College of Life Science and Technology, Key Laboratory of Image Processing and Intelligent Control of Education Ministry of China, Huazhong University of Science and Technology, Wuhan 430074, China.
Sensors (Basel). 2013 Jun 13;13(6):7599-617. doi: 10.3390/s130607599.
Non-rigid multi-modal image registration plays an important role in medical image processing and analysis. Existing image registration methods based on similarity metrics such as mutual information (MI) and sum of squared differences (SSD) cannot achieve either high registration accuracy or high registration efficiency. To address this problem, we propose a novel two phase non-rigid multi-modal image registration method by combining Weber local descriptor (WLD) based similarity metrics with the normalized mutual information (NMI) using the diffeomorphic free-form deformation (FFD) model. The first phase aims at recovering the large deformation component using the WLD based non-local SSD (wldNSSD) or weighted structural similarity (wldWSSIM). Based on the output of the former phase, the second phase is focused on getting accurate transformation parameters related to the small deformation using the NMI. Extensive experiments on T1, T2 and PD weighted MR images demonstrate that the proposed wldNSSD-NMI or wldWSSIM-NMI method outperforms the registration methods based on the NMI, the conditional mutual information (CMI), the SSD on entropy images (ESSD) and the ESSD-NMI in terms of registration accuracy and computation efficiency.
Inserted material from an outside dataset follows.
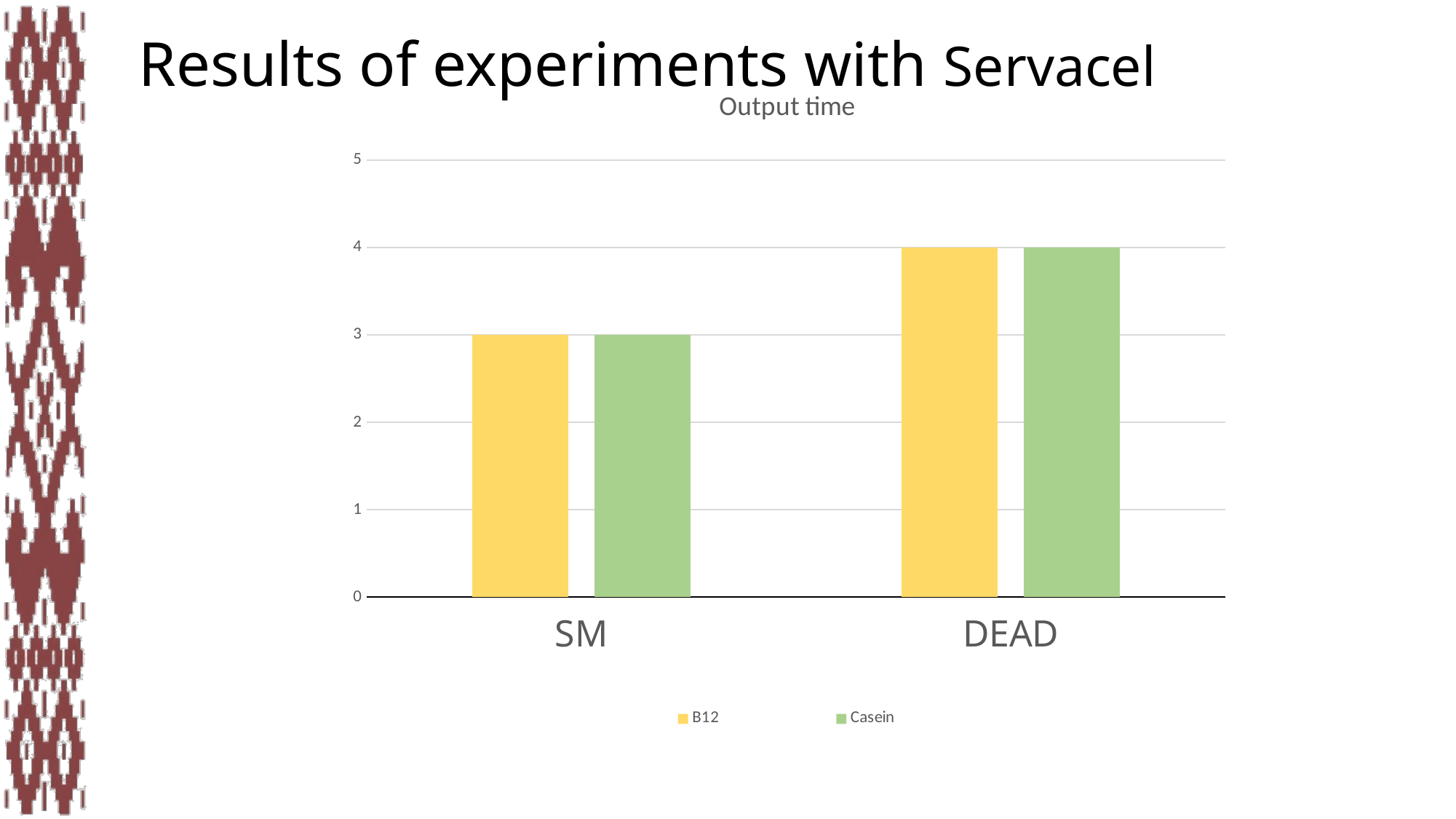
How many categories are shown on the x axis? 2 What is the difference between the B12 values for DEAD and SM? 1 What is the Casein value for SM? 3 What is the B12 value for SM? 3 What kind of chart is shown on the slide? bar chart Which series is shown in green in the legend? Casein Which category has the higher B12 value? DEAD What is the Casein value for DEAD? 4 How many series does the legend list? 2 Which category has the lower Casein value? SM What is the title of the chart? Output time What is the B12 value for DEAD? 4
非刚性多模态图像配准在医学图像处理和分析中起着重要作用。现有的基于相似性度量(如互信息(MI)和平方和差(SSD))的图像配准方法,要么无法达到高精度,要么无法达到高效率。为了解决这个问题,我们提出了一种新的两阶段非刚性多模态图像配准方法,该方法将基于 Weber 局部描述符(WLD)的相似性度量与基于正则化互信息(NMI)的归一化互信息(NMI)相结合,使用可变形自由形态变形(FFD)模型。第一阶段旨在使用基于 WLD 的非局部 SSD(wldNSSD)或加权结构相似性(wldWSSIM)恢复大变形分量。在前一阶段的输出基础上,第二阶段专注于使用 NMI 获得与小变形相关的准确变换参数。对 T1、T2 和 PD 加权磁共振图像的广泛实验表明,所提出的 wldNSSD-NMI 或 wldWSSIM-NMI 方法在配准精度和计算效率方面优于基于 NMI、条件互信息(CMI)、基于熵图像的 SSD(ESSD)和 ESSD-NMI 的配准方法。